### WHAT TO PRODUCE
Repeat the first line of the listing and each line after it, exactly, through the line containing "MegaDetector max animal confidence: 0.60".
════════
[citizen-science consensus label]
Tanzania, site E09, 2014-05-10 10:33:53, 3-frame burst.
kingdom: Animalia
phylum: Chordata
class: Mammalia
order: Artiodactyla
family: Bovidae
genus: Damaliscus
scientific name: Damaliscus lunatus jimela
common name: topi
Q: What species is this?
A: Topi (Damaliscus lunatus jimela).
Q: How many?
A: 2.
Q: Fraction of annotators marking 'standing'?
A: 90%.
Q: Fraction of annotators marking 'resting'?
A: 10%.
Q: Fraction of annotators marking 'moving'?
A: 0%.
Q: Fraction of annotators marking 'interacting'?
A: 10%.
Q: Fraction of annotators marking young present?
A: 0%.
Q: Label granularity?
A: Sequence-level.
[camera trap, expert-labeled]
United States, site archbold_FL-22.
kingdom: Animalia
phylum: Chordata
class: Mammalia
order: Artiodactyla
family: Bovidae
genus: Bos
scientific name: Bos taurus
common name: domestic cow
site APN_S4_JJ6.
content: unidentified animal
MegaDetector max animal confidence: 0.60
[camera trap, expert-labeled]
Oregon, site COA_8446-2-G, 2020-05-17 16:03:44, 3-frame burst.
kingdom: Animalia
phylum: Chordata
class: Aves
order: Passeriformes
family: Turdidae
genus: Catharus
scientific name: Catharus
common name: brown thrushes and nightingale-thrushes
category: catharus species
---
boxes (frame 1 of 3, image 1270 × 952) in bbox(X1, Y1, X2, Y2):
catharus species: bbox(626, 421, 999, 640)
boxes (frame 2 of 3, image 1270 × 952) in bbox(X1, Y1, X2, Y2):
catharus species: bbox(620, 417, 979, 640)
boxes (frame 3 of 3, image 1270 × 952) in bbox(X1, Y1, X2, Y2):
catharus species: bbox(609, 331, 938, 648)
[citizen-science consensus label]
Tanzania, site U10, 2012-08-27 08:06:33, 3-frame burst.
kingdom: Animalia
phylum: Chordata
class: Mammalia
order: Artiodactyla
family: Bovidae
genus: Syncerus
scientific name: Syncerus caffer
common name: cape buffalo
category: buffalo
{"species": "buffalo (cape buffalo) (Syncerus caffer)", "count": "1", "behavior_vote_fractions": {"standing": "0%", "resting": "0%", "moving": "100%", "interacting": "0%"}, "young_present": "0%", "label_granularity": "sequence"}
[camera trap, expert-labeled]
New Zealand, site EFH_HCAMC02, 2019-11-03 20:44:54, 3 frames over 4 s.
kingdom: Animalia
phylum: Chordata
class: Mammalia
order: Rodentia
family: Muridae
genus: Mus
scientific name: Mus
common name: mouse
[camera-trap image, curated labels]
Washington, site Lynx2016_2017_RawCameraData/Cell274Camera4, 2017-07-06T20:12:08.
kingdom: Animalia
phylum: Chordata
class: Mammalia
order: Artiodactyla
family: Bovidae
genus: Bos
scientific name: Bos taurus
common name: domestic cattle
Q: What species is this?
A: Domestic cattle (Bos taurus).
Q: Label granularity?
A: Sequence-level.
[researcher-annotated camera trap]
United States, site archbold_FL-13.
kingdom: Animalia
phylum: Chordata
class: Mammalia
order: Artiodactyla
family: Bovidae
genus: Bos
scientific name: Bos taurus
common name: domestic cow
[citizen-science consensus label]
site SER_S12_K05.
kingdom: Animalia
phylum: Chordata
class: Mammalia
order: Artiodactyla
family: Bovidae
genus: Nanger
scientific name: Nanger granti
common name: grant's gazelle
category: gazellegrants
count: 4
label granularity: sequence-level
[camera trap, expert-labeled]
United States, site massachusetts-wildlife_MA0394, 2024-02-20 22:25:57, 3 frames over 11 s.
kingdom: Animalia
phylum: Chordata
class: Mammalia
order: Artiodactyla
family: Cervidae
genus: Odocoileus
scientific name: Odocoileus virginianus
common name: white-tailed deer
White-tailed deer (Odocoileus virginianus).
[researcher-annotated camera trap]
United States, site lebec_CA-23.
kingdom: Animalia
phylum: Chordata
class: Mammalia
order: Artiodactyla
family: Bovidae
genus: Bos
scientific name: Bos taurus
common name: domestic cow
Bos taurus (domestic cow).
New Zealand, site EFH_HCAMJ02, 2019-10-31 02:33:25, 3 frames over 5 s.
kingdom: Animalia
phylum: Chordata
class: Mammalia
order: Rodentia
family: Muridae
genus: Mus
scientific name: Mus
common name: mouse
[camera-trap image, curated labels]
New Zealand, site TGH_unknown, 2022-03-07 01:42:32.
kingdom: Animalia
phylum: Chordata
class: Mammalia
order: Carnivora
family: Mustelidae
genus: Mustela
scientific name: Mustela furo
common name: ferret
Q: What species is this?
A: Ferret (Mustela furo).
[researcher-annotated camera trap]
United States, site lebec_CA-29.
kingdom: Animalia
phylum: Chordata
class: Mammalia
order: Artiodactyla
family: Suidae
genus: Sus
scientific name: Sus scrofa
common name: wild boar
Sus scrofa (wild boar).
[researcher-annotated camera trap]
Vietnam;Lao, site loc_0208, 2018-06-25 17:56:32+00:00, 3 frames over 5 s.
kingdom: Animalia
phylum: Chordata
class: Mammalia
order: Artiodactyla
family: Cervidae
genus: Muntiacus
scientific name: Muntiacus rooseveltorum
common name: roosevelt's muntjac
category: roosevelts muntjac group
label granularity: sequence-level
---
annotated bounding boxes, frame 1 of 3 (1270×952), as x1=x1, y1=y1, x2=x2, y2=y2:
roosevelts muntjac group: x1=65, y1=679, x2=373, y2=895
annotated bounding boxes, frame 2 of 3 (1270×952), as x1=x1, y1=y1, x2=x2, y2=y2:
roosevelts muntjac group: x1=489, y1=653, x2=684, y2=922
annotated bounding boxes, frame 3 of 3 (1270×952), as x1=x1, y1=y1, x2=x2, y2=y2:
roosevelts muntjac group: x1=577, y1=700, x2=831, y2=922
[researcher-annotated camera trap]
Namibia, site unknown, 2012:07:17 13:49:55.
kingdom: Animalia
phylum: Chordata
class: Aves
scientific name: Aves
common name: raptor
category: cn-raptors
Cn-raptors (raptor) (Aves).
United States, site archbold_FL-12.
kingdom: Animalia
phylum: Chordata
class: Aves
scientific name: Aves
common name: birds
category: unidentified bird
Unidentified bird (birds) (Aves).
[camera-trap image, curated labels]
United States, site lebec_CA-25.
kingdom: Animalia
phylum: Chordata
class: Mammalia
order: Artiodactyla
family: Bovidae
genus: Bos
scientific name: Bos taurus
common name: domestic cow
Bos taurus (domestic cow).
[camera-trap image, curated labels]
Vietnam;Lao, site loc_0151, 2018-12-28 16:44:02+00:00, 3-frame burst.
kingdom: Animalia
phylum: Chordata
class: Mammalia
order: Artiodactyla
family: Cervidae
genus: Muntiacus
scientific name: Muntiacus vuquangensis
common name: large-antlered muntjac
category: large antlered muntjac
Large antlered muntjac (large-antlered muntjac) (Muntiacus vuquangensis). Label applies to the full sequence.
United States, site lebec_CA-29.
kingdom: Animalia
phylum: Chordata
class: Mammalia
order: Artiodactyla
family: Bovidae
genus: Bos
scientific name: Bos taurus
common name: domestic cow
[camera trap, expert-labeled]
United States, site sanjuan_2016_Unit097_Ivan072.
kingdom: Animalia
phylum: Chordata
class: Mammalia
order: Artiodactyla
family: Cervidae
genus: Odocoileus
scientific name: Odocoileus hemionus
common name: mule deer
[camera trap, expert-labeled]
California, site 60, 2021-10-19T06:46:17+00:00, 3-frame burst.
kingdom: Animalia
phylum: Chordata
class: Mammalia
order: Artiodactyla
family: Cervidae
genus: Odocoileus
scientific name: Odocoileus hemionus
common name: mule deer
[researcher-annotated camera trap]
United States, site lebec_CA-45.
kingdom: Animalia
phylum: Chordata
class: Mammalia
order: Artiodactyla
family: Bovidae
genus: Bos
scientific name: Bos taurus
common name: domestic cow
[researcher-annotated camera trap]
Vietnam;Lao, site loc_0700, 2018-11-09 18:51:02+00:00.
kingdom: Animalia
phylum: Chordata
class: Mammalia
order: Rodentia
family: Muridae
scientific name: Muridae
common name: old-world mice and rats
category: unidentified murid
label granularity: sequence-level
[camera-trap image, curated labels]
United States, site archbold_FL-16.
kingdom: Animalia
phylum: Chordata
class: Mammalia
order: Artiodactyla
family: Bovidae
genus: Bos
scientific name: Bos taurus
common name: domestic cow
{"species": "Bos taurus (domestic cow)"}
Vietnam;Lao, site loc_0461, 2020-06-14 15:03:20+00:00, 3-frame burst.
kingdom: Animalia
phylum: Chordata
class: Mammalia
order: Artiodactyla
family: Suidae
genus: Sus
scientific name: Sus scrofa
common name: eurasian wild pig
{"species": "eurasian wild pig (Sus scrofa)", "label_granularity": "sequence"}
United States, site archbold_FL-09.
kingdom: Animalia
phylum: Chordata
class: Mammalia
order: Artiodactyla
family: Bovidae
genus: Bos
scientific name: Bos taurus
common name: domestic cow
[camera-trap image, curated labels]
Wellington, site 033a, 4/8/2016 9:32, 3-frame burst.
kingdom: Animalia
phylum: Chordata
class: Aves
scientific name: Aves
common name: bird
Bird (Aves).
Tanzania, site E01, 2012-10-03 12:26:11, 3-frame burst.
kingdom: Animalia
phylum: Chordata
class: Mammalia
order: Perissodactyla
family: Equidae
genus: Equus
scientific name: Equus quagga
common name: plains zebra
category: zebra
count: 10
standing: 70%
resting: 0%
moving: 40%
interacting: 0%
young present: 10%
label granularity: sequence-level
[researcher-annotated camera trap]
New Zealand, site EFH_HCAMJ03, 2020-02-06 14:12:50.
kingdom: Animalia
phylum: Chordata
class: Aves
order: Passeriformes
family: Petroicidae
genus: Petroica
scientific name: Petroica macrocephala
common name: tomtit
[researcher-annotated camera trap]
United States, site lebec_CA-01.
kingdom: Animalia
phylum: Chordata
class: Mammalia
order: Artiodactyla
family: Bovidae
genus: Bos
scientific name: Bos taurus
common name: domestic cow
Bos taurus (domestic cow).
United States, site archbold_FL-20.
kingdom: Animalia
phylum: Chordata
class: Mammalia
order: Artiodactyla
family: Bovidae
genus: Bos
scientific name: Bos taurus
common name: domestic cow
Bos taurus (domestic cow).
════════
### SOLUTION FOR THIS EXERCISE
[citizen-science consensus label]
Tanzania, site E09, 2014-05-10 10:33:53, 3-frame burst.
kingdom: Animalia
phylum: Chordata
class: Mammalia
order: Artiodactyla
family: Bovidae
genus: Damaliscus
scientific name: Damaliscus lunatus jimela
common name: topi
Q: What species is this?
A: Topi (Damaliscus lunatus jimela).
Q: How many?
A: 2.
Q: Fraction of annotators marking 'standing'?
A: 90%.
Q: Fraction of annotators marking 'resting'?
A: 10%.
Q: Fraction of annotators marking 'moving'?
A: 0%.
Q: Fraction of annotators marking 'interacting'?
A: 10%.
Q: Fraction of annotators marking young present?
A: 0%.
Q: Label granularity?
A: Sequence-level.
[camera trap, expert-labeled]
United States, site archbold_FL-22.
kingdom: Animalia
phylum: Chordata
class: Mammalia
order: Artiodactyla
family: Bovidae
genus: Bos
scientific name: Bos taurus
common name: domestic cow
site APN_S4_JJ6.
content: unidentified animal
MegaDetector max animal confidence: 0.60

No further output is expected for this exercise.